Allah’ın bize şu çok büyük lütfuna, keremine, inamına ve ihsanına bakar mısınız? O bizi ahir zaman toplumu kılarak, yaratılmışların en üstünü ve en şereflisi olan o Âhir Zaman Peygamberi’ne ümmet eylemiş, Kitabında ümmetlerin en hayırlısı olarak nitelemiştir. Bu büyük onura ve şerefe ilave olarak da bizi, Kur’an’da övdüğü, seçtiği, sevdiği, lütuf ve ihsanlarda bulunmayı vaat ettiği (Maide Suresi, Ayet: 54) bir kavme (Türk Milletine) mensup kılarak dünyaya getirmiştir. Dolayısıyla, hele de bizim gibi çok bahtlı, talihli, kısmetli bir ümmet, millet, toplum ve neslin, zamandan, devirden, dönemden şikayet etmesi asla doğru değildir, bize de hiç yakışmaz. Bize düşen, bunun şuuruna varmak, bu mensubiyetin gerektirdiği görev ve sorumluluklarımızı yerine getirmeye; bu bahta, talihe, kadere ve kısmete layık olmaya; o cehd, gayret ve çaba içerisinde olmaktır. Bu hepimizin boynunun borcudur. Unutulmamalıdır ki, her mensubiyet, mesuliyet de doğurur. Bu mensubiyetin doğurduğu mesuliyetleri, görev ve sorumlulukları yerine getirebilenlere, bu yolda çalışanlara ne mutlu!

MUHAMMED ÜMMETİNİN ÜSTÜNLÜKLERİ

Allah, Kur’an’da Peygamberimizin ümmetini, yani bizi kendisine muhatap kabul etmiş, Kur’an’da bize genellikle: ‘Ey İman Edenler!’ şeklinde, onur bahşedici ifadelerle seslenmiştir. Bu ne büyük bir şeref! Hâlbuki örneğin Tevrat, Allah’ın İsrailoğullarına hitap ederken çoğunlukla: ‘Ey Miskinler!’ gibi aşağılayıcı ifadelerle seslendiğini haber verir. Ayrıca Allah, Kur’an’da izzeti, onuru ve vakarı, Kendisi ve Resulünden sonra bu dinin müminlerine, yani Müslümanlara has ve layık kıldığını da açıkça beyan eder: “Asıl izzet (şeref, üstünlük, güç, kuvvet, onur, zafer, haysiyet), Allah’a, Peygamberine ve müminlere aittir. Fakat münafıklar, bunu bilmezler (Münafıkûn Suresi, Ayet: 8).”

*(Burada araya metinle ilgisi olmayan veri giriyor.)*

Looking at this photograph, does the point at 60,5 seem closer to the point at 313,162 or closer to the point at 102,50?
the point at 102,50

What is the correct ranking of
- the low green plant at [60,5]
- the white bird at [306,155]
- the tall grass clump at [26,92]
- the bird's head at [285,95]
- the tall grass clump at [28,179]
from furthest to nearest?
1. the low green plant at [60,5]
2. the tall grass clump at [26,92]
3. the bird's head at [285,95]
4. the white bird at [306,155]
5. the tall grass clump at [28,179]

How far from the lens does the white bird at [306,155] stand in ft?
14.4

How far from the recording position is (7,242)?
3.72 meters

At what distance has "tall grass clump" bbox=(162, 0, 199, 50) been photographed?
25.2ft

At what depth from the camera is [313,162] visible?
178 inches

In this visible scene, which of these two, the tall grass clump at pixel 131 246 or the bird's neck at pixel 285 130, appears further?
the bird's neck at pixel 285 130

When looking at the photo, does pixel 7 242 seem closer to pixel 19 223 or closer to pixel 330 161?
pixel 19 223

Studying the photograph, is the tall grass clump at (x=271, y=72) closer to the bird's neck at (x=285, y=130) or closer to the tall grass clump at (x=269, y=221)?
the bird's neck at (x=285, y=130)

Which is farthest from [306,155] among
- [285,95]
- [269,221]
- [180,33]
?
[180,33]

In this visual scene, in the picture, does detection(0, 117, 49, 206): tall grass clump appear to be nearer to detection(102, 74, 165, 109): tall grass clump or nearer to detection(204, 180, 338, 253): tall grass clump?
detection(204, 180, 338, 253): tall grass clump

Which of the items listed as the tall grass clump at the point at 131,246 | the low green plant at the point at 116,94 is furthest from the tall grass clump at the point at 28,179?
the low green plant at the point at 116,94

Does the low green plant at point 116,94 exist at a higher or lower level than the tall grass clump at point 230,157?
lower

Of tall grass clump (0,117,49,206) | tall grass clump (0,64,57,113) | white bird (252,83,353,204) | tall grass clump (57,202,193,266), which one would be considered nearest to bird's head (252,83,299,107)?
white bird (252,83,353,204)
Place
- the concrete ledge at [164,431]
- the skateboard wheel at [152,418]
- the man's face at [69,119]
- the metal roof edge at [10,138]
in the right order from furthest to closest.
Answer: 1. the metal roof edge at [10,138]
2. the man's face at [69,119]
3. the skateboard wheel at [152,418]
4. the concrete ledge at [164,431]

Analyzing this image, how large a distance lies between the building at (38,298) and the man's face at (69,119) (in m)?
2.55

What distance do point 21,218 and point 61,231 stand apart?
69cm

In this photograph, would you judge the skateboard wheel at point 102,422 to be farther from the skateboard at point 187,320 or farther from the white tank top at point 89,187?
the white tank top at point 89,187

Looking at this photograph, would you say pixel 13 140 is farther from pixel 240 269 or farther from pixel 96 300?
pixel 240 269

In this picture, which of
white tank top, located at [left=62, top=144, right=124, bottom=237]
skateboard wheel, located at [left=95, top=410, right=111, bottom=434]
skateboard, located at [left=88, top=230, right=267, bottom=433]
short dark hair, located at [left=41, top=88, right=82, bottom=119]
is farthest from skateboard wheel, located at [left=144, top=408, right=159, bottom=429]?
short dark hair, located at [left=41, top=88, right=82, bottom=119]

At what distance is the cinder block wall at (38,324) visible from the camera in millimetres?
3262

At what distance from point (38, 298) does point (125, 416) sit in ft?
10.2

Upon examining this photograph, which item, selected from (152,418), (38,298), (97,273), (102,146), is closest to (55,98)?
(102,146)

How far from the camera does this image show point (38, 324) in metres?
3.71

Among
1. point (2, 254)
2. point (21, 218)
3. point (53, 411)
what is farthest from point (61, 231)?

Örneğin Hıristiyanlıkta ve Budizm gibi mızmız ve mıymıntı dinlerde, pasifizm, çilecilik, ısdırap ve acı çekmek, her baskı ve zulme boyun eğmek esastır. İslamiyet’te ise Müslümanın Hak yolda kendisini, çevresini, toplumunu, hatta bütün dünyayı değiştirme yolunda olağanüstü bir çaba ve gayret, çalışma ve aksiyon içinde olması esastır. Müslümanlıkta Hıristiyanlıkta olduğu gibi bir yüzüne tokat atana öbür yüzünü de çevirmek gibi bir zillete katlanmak yoktur.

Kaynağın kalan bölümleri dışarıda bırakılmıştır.